Perhatian yang cukup besar pada bidang pendidikan dan kesehatan di Indonesia, membuat Muhammdiyah tidak diragukan lagi berkontribusi kongkrit bagi bangsa ini. Menurut Presiden Sukarno, ormas Muhammadiyah tidak banyak bicara, tetapi lebih banyak bekerja. Hal tersebut yang menurut Sukarno menjadikan Muhammadiyah semakin besar menjadi ormas. Dalam perkembangannya, Muhammadiyah tak henti untuk turut mendorong Indonesia yang berkemajuan. Salah satu cara yang dilakukan, Muhammadiyah menjadi ormas kritis yang tidak tinggal diam atas penyimpangan-penyimpangan dalam undang-undang yang berlaku di Indonesia. Penyimpangan yang dimaksud disini adalah adanya undang-undang yang dianggap menyimpang dari ruh Undang-Undang Dasar 1945 dan  tidak memberi keuntungan bagi rakyat banyak. Khusus dalam hal ini, Din Syamsuddin menyebutnya dengan “Jihad Konstitusi”. Jihad bukan semata-mata pergi ke medan perang. Tetapi, daya upaya, pikiran untuk mewujudkan Indonesia yang diridhai Allah adalah bagian dari jihad.

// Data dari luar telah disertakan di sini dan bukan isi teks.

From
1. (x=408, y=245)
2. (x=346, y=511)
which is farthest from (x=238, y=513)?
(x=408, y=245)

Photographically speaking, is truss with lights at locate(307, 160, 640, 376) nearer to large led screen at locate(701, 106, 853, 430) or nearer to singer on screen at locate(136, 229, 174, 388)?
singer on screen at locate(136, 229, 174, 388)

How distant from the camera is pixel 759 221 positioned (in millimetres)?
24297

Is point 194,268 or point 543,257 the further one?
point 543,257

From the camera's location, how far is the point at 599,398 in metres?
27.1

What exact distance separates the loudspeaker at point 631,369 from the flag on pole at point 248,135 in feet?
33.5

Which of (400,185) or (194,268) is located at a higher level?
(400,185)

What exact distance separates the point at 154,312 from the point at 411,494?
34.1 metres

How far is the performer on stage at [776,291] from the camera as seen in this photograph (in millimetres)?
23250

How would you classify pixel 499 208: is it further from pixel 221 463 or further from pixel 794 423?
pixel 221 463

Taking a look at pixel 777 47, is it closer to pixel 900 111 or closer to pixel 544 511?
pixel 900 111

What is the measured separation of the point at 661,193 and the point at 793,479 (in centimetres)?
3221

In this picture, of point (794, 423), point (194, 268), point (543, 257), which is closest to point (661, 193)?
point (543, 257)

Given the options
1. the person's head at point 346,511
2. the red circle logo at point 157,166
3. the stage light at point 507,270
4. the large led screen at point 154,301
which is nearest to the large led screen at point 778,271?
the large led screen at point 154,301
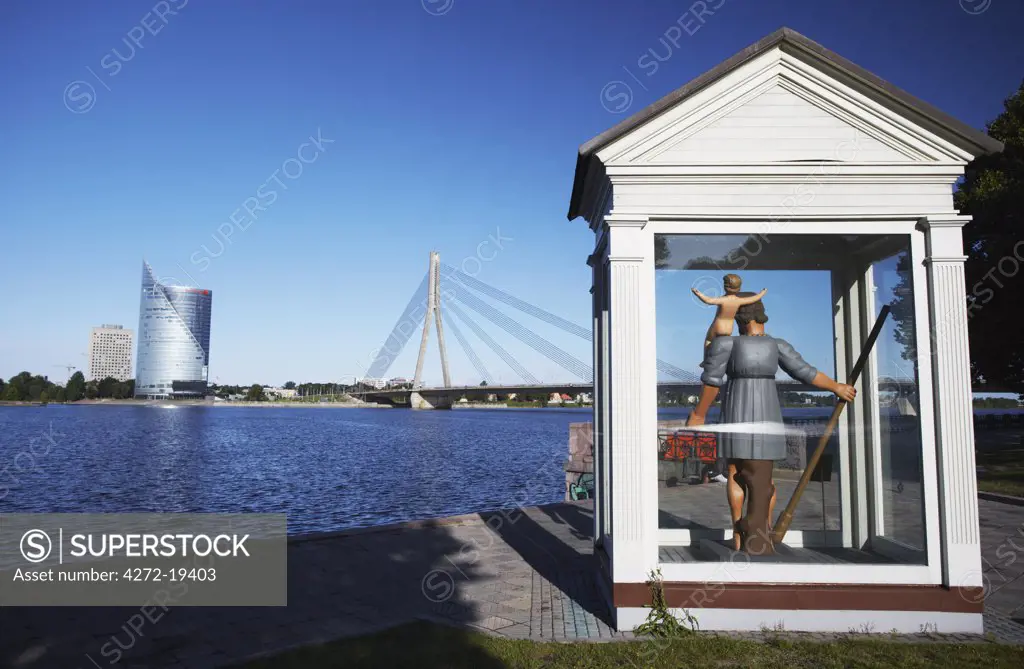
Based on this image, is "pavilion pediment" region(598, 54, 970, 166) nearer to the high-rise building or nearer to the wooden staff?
the wooden staff

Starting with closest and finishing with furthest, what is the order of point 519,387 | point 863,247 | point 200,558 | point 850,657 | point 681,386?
point 850,657, point 681,386, point 863,247, point 200,558, point 519,387

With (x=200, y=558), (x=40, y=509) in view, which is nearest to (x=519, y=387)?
(x=40, y=509)

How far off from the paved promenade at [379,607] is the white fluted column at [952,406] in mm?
701

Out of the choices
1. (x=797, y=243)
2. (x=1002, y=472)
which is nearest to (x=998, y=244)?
(x=1002, y=472)

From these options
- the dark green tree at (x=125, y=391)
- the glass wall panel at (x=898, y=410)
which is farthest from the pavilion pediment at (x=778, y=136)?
the dark green tree at (x=125, y=391)

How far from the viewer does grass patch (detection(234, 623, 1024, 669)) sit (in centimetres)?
512

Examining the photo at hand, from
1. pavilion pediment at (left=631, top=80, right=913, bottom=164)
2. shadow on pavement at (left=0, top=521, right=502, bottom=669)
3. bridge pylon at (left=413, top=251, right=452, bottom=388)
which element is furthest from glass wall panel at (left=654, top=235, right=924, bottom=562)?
bridge pylon at (left=413, top=251, right=452, bottom=388)

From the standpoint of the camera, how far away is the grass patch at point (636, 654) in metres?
5.12

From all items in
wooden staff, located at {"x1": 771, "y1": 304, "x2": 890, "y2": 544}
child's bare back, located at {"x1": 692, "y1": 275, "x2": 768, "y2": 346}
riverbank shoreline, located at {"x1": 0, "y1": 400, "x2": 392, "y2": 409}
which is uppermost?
child's bare back, located at {"x1": 692, "y1": 275, "x2": 768, "y2": 346}

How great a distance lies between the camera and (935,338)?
607cm

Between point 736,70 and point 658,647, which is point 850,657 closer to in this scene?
point 658,647

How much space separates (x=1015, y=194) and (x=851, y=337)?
1526cm

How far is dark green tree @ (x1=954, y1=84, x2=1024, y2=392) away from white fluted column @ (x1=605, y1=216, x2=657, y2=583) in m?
16.9

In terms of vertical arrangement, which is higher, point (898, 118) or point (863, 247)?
point (898, 118)
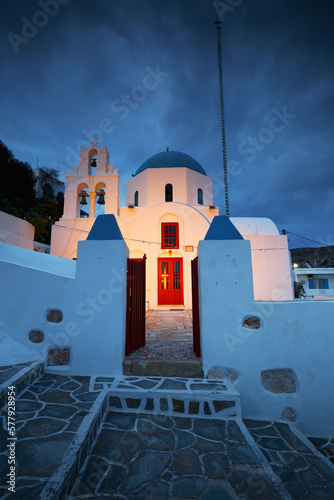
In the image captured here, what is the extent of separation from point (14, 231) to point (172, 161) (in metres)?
9.52

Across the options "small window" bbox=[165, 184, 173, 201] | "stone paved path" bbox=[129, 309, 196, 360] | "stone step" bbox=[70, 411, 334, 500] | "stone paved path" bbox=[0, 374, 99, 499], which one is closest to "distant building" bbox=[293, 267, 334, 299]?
"small window" bbox=[165, 184, 173, 201]

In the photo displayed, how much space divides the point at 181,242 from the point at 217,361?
8517 mm

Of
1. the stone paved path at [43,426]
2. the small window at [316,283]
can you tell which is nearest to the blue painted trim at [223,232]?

Muhammadiyah berkeyakinan bahwa tersendatnya Indonesia menjadi negara berkemajuan adalah akibat dari adanya undang-undang yang menyimpang dari ruh UUD 1945. Menurut Muhammadiyah, saat ini setidaknya terdapat 115 undang-undang yang dinilai bermasalah dan tidak berpihak untuk kepentingan rakyat, hajat orang banyak Indonesia. Diantara undang-undang yang dianggap menyimpang bagi Muhammadiyah adalah yang bertentangan dengan pasal 33 UUD 1945: “Bumi, air, dan kekayaan alam yang ada di dalamnya dikuasai oleh negara dan dipergunakan sebesar-besarnya untuk kemakmuran rakyat”. Oleh karennya, Muhammdiyah dan juga dengan ormas lainnya melakukan uji materi kepada Mahkamah Konstitusi (MK). Dari tujuh undang-undang yang didaftarkan untuk uji materi, baru empat diantaranya yang dikabulkan, yaitu: Undang-undang No. 22 Tahun 2011 tentang Migas; undang-undang No. 7 Tahun 2004 tentang Sumber Daya Air; undang-undang No. 17 Tahun 2013 tentang Ormas; dan undang-undang No Tahun 2004 tentang Rumah Sakit. (Kompas 8/7/2015).

Mencermati apa yang dilakukan Muhammadiyah, Jihad Konstitusi tersebut, kita diperlihatkan undang-undang sebagai acuan pengambilan keputusan dan kerja pemerintah ternyata belum berpihak kepada rakyat sepenuhnya. Undang-undang tentang Migas tahun 2011 misalnya, masih dianggap sebagai pemicu liberalisasi dibidang migas. Demikian juga undang-undang tentang Sumber Daya Air yang ternyata membuat rakyat tetap mengalami sulit air, padahal Indonesia sebagai negara maritim (lautan membentang dan mendominasi luas negara).


Gerakan jihad konstitusi Muhammadiyah patut mendapat apresiasi. Sebagai ormas Islam, Muhammadiyah menempatkan diri untuk menjadi benteng bagi umat atau rakyat Indonesia. Gerakan jihad tersebut patut pula menjadi dorongan bagi ormas lainnya agar berkontribusi secara nyata dan untuk kepentingan jangka panjang. Kedepan, diharapkan Muhammdiyah memberikan kontribusi lebih bagi bangsa ini.